__Selected excerpt__.
┏━━

Address
- 2935 S. Recker Rd. Gilbert, Arizona, 85295 United States
- Coordinates: 33°17′50″N 111°42′11″W﻿ / ﻿33.297223°N 111.703025°W

District information
- Type: Public
- Motto: Preparing learners for limitless opportunities.
- Grades: PK-12
- Established: 1909; 117 years ago
- Deputy superintendent(s): Sherry Richards
- Schools: 16
- Budget: about $50 million
- NCES District ID: 0403780

Students and staff
- Students: 13,500

Other information
- Website: www.husd.org

= Higley Unified School District =

School district in Gilbert, Arizona

The Higley Unified School District #60 or HUSD #60, is a school district in Gilbert, Arizona. The school district serves 12,600 students across 15 schools in portions of Gilbert, Mesa and Queen Creek. It was originally established to serve the community of Higley, but Gilbert annexed most of the Higley community. It is one of Arizona's fastest growing school districts. Continued modest growth is expected despite the downturn in the economy during the 2000s. In August 2013, the district opened two new middle schools and all other elementary schools that hosted grades K-8 went down to K-6.

==About HUSD==
Higley Unified School District is a district in the state of Arizona. It operates 2 preschools, 9 elementary schools, 2 middle schools, 2 high schools and one virtual academy.

Higley is an open-enrolment district, which permits parents to choose a school, regardless of the individual school boundaries. The district also allows un-housed children to register for school.

The District has two administrative sites. The primary administration building is located north of Higley High School and the district's transportation center is located south of Williams Field High School.

All high schools and middle schools utilize a resource officer to help protect the school environment from disruptions and crimes.

===Curriculum===
All preschool classes are split into 2 classes per day, depending on the school and the time the classes start. Higley offers full day kindergarten classes at its schools. Higley's comprehensive curriculum is aligned with the Arizona Academic Standards and the new Common Core Standards. The District primarily focuses on the core standards, which are Reading, Writing, Math, Science, and Social Studies. Higley also offers free full day kindergarten classes, technological instructions, library media services, K-8 Art, Music, and Physical Education, Character Education, and Before and After School Enrichment Programs. In Middle School, Higley offers choir, band, strings, applied technology, Spanish, and many skills for success. Along with its academic programs, Higley provides students athletic programs to encourage children to be actively fit while focusing on academics. The Middle Schools also offer early development childhood (preschool) services. Higley Unified School often tries new academic programs and standards not yet passed or effective in the state to allow students to get used to the new curriculum and align it in the future.

┗━━

__Problems__.
**A)** Answer these about the Higley Unified School District text:
(i) What is the district's motto?
(ii) Where is the district's transportation center located?
(iii) What did the district open in August 2013?
**B)** Set down the passage of the Higley Unified School District text from "The District has" to "Field High School.", word for word.

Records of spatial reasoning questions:

┏━━

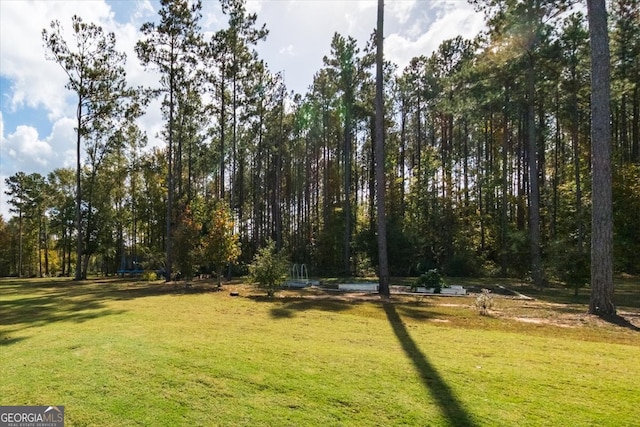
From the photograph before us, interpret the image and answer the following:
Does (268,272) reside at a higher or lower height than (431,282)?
higher

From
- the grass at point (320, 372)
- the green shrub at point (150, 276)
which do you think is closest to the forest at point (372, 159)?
the green shrub at point (150, 276)

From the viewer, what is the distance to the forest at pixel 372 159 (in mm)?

┗━━

__Solutions to each task__.
**A)**
(i) Preparing learners for limitless opportunities.
(ii) South of Williams Field High School.
(iii) Two new middle schools.

**B)**
The District has two administrative sites. The primary administration building is located north of Higley High School and the district's transportation center is located south of Williams Field High School.